Outsourcing Design

Good designers are hard to come by—it can be a costly process to find the right candidate, and you may end up paying for work you aren't satisfied with. Now that we basically all live on the internet, meeting in person with design teams to hammer out a design brief no longer seems like an appropriate option. Websites like Dribbble have virtualized the means of prospecting and working with designers, creating an open ecosystem to connect with the world's top talent.
Having gone the bootstrapping route before, I ended up teaching myself the fundamentals of what makes design enticing since the transition from skeuomorphic to flat. I began with Adobe CS5's Fireworks and Illustrator, to using Figma, and also deconstructed websites like Airbnb, Zillow, and YouTube to understand how to build effective user interfaces. 
If there's one resource I could recommend, it would have to be RefactoringUI. Their design tips are a culmination of what creates visually striking UI, from the perspective of a web developer.
I decided to experiment with a PropTech muse, so I sought out crowdsourcing to see what designers could come up with.
Enter 99Designs.
99Designs is a marketplace for crowdsourced graphic design, founded by Matt Mickiewicz, who is a successful serial entrepreneur that started his first business at 14.

:: Complete the following ::
• A. Quote the passage on outsourcing design word for word, starting at "If there's one" and ending at "a web developer.".
• B. Continue the passage on outsourcing design from its final sentence.

:: Excerpted records ::
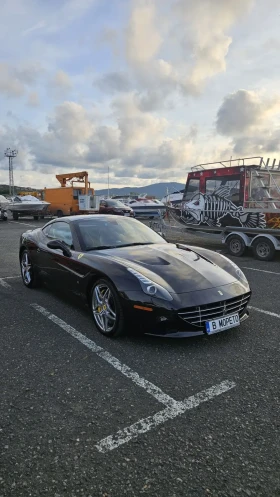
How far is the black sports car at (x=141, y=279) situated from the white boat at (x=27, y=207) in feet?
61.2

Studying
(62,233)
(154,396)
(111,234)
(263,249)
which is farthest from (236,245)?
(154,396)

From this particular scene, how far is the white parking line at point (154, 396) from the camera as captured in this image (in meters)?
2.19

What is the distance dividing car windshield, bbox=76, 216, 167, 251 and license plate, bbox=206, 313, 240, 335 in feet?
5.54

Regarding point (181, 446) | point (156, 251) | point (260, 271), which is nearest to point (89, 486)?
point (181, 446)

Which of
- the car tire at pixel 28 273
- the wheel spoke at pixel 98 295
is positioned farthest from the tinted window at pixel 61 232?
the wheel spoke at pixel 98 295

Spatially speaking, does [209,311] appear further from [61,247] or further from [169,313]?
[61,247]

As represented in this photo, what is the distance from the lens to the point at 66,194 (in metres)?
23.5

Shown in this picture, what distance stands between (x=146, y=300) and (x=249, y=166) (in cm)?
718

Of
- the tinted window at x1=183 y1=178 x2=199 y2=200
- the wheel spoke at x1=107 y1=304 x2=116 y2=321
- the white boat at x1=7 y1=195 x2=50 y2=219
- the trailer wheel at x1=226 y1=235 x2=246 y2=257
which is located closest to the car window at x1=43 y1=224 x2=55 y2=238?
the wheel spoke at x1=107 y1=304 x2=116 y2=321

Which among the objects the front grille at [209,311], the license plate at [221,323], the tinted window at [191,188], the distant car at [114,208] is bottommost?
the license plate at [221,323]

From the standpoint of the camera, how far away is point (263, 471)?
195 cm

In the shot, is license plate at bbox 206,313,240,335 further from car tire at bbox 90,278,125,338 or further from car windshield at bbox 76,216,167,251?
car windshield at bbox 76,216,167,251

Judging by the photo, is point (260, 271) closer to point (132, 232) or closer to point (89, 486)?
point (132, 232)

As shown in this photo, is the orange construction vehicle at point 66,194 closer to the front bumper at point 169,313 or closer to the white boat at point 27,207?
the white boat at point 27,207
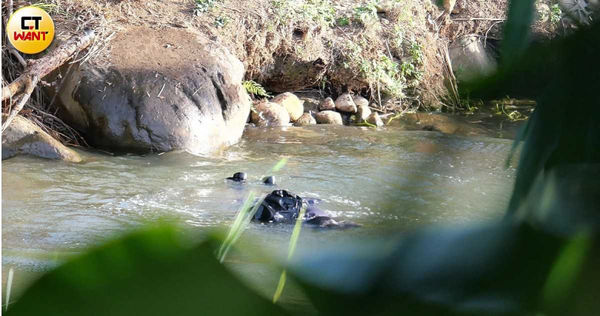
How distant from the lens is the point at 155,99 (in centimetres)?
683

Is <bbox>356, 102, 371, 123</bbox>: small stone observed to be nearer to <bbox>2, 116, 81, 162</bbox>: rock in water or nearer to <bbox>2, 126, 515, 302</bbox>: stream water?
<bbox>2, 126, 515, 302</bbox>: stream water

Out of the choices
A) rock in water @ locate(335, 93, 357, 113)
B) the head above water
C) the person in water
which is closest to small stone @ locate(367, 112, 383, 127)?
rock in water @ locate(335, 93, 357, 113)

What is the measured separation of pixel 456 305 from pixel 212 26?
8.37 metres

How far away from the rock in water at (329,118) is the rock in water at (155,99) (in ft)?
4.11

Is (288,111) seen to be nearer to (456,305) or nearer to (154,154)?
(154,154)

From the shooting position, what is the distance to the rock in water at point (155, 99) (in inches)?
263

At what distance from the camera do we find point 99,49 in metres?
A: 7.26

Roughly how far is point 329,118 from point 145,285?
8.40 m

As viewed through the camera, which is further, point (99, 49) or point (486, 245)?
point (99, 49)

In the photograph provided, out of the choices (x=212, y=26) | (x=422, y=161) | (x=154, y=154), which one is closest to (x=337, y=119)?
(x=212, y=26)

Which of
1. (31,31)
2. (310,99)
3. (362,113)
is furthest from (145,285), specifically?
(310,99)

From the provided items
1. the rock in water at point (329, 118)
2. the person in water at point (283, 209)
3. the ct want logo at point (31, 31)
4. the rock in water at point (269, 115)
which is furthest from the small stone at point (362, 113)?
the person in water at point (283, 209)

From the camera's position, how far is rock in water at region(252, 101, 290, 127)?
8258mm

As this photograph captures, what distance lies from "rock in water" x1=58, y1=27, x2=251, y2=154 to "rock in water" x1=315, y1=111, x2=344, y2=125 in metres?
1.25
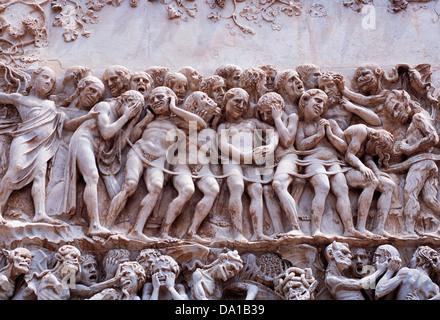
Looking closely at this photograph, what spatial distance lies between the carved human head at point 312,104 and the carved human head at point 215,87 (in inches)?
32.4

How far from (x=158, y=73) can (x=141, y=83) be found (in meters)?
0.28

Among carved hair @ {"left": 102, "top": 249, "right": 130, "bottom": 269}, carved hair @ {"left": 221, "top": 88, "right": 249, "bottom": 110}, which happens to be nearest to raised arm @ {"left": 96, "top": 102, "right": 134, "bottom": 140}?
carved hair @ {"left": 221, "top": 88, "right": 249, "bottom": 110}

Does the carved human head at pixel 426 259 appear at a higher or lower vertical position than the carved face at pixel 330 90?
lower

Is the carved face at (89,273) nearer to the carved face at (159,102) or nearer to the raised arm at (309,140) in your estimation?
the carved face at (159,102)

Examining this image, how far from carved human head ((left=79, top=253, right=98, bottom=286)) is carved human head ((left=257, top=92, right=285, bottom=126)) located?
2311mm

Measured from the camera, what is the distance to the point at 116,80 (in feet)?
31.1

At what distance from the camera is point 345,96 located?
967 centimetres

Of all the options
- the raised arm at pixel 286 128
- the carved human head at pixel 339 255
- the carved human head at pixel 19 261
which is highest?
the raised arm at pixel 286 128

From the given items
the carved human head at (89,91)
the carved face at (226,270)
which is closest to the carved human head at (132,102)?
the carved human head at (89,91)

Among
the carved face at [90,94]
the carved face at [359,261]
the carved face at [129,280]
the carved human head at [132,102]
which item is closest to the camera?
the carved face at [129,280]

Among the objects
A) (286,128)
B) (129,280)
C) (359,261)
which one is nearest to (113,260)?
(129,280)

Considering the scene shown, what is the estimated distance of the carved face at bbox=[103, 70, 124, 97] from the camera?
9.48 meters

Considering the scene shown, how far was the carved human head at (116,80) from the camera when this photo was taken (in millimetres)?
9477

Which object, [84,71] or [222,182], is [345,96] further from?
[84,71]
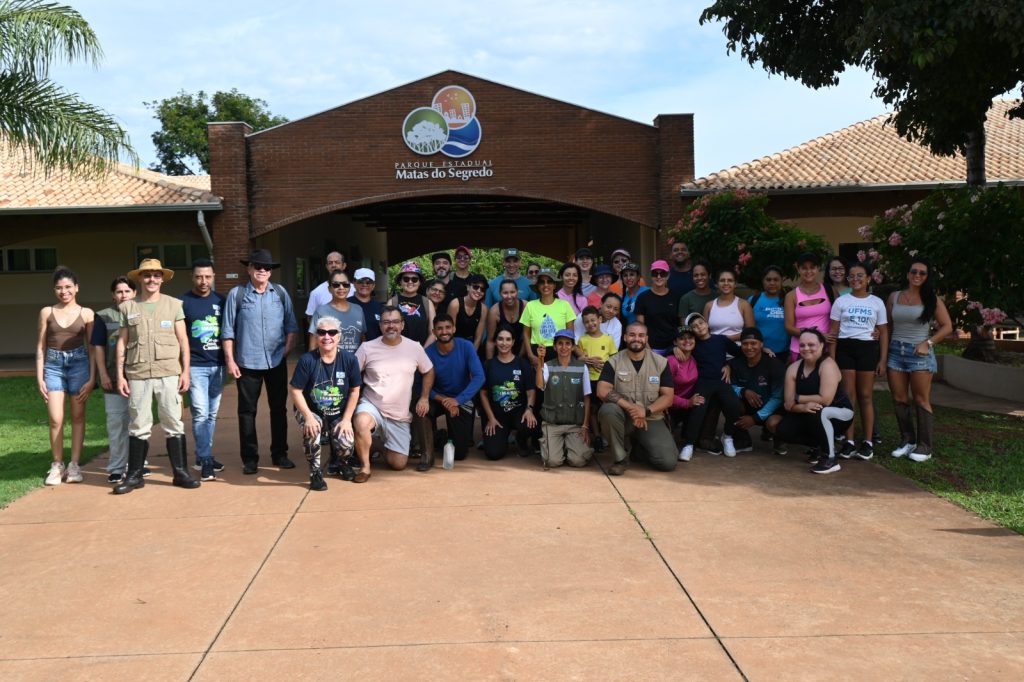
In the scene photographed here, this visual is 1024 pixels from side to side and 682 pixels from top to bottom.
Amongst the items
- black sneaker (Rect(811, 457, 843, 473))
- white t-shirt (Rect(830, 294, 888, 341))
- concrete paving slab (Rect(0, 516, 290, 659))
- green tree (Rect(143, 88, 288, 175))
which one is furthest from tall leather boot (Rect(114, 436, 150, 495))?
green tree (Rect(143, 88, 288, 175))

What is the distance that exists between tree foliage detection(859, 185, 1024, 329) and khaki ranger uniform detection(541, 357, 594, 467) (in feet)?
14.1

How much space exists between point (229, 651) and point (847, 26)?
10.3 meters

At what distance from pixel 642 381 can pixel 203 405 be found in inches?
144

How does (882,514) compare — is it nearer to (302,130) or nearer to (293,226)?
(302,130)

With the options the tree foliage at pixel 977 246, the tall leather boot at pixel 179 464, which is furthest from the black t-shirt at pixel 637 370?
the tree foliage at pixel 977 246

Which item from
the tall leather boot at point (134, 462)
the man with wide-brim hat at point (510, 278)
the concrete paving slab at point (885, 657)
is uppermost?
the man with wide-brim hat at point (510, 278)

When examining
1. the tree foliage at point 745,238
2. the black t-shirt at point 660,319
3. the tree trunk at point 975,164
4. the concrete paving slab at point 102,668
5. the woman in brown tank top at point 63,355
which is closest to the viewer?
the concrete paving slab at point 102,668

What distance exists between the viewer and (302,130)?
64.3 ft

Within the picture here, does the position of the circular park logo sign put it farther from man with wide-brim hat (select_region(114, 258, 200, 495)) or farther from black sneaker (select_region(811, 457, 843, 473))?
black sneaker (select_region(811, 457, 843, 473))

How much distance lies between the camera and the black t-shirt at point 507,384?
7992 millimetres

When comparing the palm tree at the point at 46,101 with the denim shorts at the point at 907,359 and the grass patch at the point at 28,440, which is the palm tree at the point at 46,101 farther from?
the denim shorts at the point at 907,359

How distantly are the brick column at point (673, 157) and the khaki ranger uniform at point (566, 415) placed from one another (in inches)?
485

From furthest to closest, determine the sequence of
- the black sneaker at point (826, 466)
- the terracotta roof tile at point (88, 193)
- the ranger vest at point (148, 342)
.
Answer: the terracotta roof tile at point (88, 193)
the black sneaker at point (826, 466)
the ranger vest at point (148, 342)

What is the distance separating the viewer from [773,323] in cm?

:: Responses per task ::
• A.
If there's one resource I could recommend, it would have to be RefactoringUI. Their design tips are a culmination of what creates visually striking UI, from the perspective of a web developer.

• B.
"You don't have to work with designers individually, negotiate contracts, go to meetings, or review proposals. You create a brief, name your price, and then get dozens of options to choose from with a one hundred percent satisfaction guarantee. That's unheard of." – Matt Mickiewicz
I have used the service a couple of times in the past but always ended up asking for a refund. Instead, this time I decided to use 99Design's option of guaranteeing a contest. A payment of $399 is required upfront, and at least one designer will take home the prize. You can purchase additional submissions for $299 each.

I was pleasantly surprised at the speed and quality of the designers over the course of the contest. It was incredibly easy to review dozens of designs from around 17 participants, and fine-tune it the way you want. To start, you must be as specific as you can in a very well-structured design brief—a series of questions and options for pinning down your visual style.

In the design brief, I approached it not only how I wanted a logo designed, but with my general philosophy behind a great real estate brand: clean, modern, classy, immediately recognizable, and trustworthy. Here is a summary of what I included for the contest:

Describe what your organization or product does and its target audience (e.g. Age, gender, location, education, interests, lifestyle, behaviour, values)
Modern and trusted solutions for valuing residential real estate. Machine learning and artificial intelligence for lenders, realtors, appraisers, and homeowners.
Select your industry
Real Estate & Mortgage

Visual style
I was always drawn to neutral, cool, blue/midnight blue/slate-type colours. They are modern, have great contrast, and fit well with a flat UI design.

Any other specific colour requirements?
Flat UI, meaning muted, neutral, soft colours.

Style Attributes
Real estate is of course the world's largest asset class, and brands in the vertical typically fall under the category of modern, mature, sophisticated, luxurious, geometric, and literal.

Design Inspiration
These were designs suggested by other designers on 99Designs and were a good starting point to communicate simplicity.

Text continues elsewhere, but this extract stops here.